Après une mise en jambe dans Pillar of Dreams (voie historique du coin) et Efialtis (signée Vangelis), nous décidons de tenter une voie plus ambitieuse. 

Eurêka, 7b max, 200m. Voilà tout ce que l'on sait. 

Elle raye la face du Pixari et trace une ligne directe entre la terre et le ciel. Aucune vire n'offre de moment de répit, c'est raide, plein gaz !

Cette face nous a tapé dans l'œil dès notre arrivée à Kastraki. Aux allures de mini El Cap, elle surplombe le village. Sa raideur écrasante donne le vertige.

Hugo ouvre le bal et part dans la première longueur. A peine a-t-il posé ses doigts sur une prise qu'elle casse net. Ça donne le ton de la journée : nous grimperons sur des œufs ! La qualité médiocre du rocher demande en permanence de la vigilance. Même les longueurs plus faciles requièrent de la concentration, sous peine d'arracher une prise et de finir 15 mètres plus bas...

Deux longueurs en 7b, pas de jaloux : chacun aura le droit au sien, ce qui nous évitera le traditionnel chifoumi.

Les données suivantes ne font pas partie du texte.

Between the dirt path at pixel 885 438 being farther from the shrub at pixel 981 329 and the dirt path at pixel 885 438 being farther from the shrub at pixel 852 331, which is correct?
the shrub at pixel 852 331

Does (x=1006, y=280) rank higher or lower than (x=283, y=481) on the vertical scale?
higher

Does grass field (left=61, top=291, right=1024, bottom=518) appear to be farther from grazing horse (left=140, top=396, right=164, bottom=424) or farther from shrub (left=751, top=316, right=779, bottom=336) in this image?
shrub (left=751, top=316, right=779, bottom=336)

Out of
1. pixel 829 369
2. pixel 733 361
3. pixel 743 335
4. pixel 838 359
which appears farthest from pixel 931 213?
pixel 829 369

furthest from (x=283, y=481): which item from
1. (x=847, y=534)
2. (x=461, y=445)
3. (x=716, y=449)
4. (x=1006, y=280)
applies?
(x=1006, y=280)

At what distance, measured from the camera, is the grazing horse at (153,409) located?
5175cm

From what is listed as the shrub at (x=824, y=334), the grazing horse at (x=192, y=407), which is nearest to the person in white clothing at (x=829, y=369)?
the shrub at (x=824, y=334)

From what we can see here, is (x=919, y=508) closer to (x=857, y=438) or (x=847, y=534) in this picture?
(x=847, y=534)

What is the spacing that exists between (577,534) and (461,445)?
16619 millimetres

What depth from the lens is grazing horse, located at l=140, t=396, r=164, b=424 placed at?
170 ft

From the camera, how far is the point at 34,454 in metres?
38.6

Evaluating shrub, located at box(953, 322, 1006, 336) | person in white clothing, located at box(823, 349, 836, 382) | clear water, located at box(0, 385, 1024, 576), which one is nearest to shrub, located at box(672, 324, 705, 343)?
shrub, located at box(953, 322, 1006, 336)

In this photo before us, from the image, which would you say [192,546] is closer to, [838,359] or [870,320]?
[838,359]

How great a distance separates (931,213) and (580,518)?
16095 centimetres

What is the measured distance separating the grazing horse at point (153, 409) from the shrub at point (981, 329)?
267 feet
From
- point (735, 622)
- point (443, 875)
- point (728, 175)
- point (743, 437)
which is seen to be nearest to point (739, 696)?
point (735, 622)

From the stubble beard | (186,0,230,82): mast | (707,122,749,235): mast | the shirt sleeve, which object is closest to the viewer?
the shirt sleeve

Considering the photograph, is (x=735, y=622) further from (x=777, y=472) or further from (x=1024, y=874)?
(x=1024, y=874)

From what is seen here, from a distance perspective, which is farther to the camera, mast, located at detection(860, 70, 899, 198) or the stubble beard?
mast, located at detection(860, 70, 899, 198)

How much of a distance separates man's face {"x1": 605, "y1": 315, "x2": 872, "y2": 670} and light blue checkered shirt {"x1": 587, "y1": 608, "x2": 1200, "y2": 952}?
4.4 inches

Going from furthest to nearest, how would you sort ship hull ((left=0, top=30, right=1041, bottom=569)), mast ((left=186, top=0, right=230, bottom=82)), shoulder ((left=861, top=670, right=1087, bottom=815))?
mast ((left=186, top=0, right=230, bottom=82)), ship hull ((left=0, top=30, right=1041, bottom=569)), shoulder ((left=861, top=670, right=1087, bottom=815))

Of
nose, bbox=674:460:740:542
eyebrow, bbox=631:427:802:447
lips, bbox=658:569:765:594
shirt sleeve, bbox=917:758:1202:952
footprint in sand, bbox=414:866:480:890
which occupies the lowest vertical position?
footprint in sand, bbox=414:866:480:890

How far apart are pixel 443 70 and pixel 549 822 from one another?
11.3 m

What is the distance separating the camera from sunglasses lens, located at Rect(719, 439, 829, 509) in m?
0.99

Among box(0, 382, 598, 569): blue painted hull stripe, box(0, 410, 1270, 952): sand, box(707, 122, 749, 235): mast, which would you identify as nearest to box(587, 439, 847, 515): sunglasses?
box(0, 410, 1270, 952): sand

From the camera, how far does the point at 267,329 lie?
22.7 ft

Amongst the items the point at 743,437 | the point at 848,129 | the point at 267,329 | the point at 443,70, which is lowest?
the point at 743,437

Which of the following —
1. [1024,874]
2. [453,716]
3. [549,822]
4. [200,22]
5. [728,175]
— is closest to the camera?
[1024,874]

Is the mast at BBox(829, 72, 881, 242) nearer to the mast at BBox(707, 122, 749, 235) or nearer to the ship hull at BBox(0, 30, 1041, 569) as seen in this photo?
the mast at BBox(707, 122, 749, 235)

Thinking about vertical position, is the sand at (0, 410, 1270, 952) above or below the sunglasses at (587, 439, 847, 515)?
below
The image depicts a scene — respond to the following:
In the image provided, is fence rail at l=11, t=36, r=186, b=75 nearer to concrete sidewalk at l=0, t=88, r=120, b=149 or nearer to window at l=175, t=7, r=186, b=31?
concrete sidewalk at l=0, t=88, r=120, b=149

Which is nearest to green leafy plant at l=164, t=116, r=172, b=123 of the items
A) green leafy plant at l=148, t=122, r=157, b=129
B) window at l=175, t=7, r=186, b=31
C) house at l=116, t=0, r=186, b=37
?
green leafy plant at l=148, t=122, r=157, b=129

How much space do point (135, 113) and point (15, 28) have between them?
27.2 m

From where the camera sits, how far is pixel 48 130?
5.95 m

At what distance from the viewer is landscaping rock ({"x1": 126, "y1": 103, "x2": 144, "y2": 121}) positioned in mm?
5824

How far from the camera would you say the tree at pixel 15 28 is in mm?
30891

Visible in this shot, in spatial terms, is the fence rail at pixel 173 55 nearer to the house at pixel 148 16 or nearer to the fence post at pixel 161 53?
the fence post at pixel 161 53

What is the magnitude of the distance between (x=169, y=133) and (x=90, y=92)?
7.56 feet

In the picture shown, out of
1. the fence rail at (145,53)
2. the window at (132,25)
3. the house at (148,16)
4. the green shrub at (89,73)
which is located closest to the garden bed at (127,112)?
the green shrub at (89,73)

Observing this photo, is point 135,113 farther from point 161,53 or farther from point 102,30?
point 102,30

Chaque mouvement est un pari silencieux. Nous tentons de répartir au mieux la charge sur nos quatre appuis en espérant que rien ne cède. La chute ne fait pas rêver !


Au sommet, la vue s'ouvre sur bon nombre de monastères perchés, spectateurs silencieux de notre élévation.

Nous trouvons le petit carnet des ascensions, glissé dans une boîte au sommet, et y ajoutons nos noms. C'est la tradition ici. La mémoire de chaque tour est contenue dans ces petits calepins d'altitude, que chaque grimpeur s'est occupé de remplir au fil du temps.

Tourner les pages pour remonter les années. Les premières ascensions répertoriées du Pixari datent de 1999 ! Nous nous rendons compte qu'il existe une voie plus facile sur la droite de la face. C'est elle qu'emprunte la plupart des grimpeurs pour atteindre ce sommet. Toutes les ascensions depuis plus de 20 ans tiennent sur quelques pages à peine… Nous prenons conscience de la chance que nous avons d'être ici. Vangelis nous apprendra, le soir venu, que nous sommes les 7èmes répétiteurs d'Eureka. 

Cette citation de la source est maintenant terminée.